What you are asked to do: Return every line from the one containing "Of the candidates" through the end of the records, without changing anything and without the pictures.

Data extract:
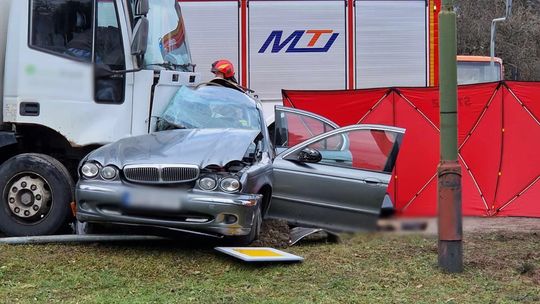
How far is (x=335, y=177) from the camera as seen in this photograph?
7145mm

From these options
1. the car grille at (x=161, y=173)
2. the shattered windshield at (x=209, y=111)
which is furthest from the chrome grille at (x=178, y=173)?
the shattered windshield at (x=209, y=111)

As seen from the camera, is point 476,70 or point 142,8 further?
point 476,70

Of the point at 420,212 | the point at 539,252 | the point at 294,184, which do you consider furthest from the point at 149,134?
the point at 539,252

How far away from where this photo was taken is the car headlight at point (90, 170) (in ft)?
19.3

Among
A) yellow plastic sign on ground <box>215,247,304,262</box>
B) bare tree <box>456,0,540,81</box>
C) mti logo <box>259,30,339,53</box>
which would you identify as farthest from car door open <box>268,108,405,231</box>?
bare tree <box>456,0,540,81</box>

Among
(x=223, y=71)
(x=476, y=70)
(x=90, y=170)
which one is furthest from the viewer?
(x=476, y=70)

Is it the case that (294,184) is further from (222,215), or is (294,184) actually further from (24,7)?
(24,7)

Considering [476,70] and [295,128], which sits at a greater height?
[476,70]

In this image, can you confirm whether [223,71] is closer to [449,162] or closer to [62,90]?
[62,90]

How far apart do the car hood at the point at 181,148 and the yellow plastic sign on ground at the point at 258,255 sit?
31.7 inches

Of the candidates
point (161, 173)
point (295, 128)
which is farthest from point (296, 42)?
point (161, 173)

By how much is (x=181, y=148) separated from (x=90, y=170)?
87 centimetres

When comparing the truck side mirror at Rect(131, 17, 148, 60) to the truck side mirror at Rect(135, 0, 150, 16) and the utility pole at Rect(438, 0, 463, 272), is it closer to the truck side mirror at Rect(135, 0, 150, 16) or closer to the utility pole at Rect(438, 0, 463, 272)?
the truck side mirror at Rect(135, 0, 150, 16)

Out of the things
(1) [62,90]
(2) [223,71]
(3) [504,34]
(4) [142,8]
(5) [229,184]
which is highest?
(3) [504,34]
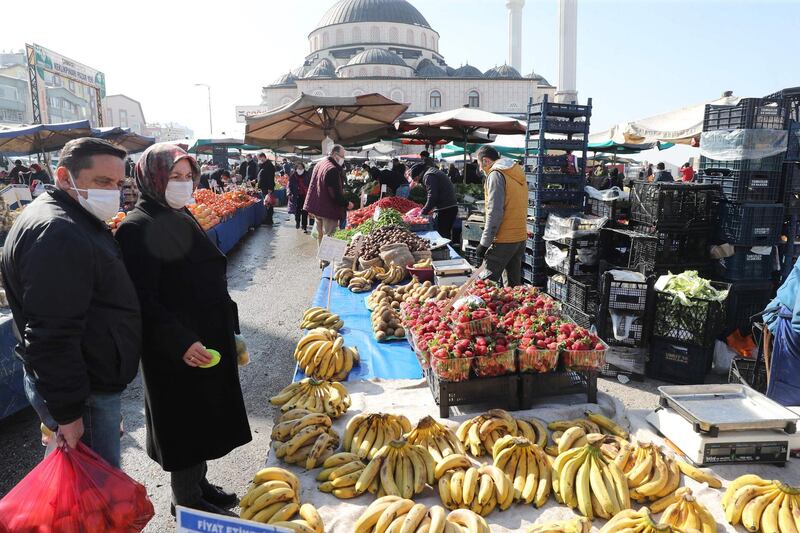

Response to this task:
Of the candidates
point (161, 173)
point (295, 128)
which is farthest from point (296, 42)?
point (161, 173)

By how much is (x=181, y=148) separated from (x=90, y=170)?
87 centimetres

When comparing the truck side mirror at Rect(131, 17, 148, 60) to the truck side mirror at Rect(135, 0, 150, 16) and the utility pole at Rect(438, 0, 463, 272), is it closer to the truck side mirror at Rect(135, 0, 150, 16) or closer to the utility pole at Rect(438, 0, 463, 272)?
the truck side mirror at Rect(135, 0, 150, 16)

Out of the things
(1) [62,90]
(2) [223,71]
(3) [504,34]
(4) [142,8]
(5) [229,184]
which is highest?
(3) [504,34]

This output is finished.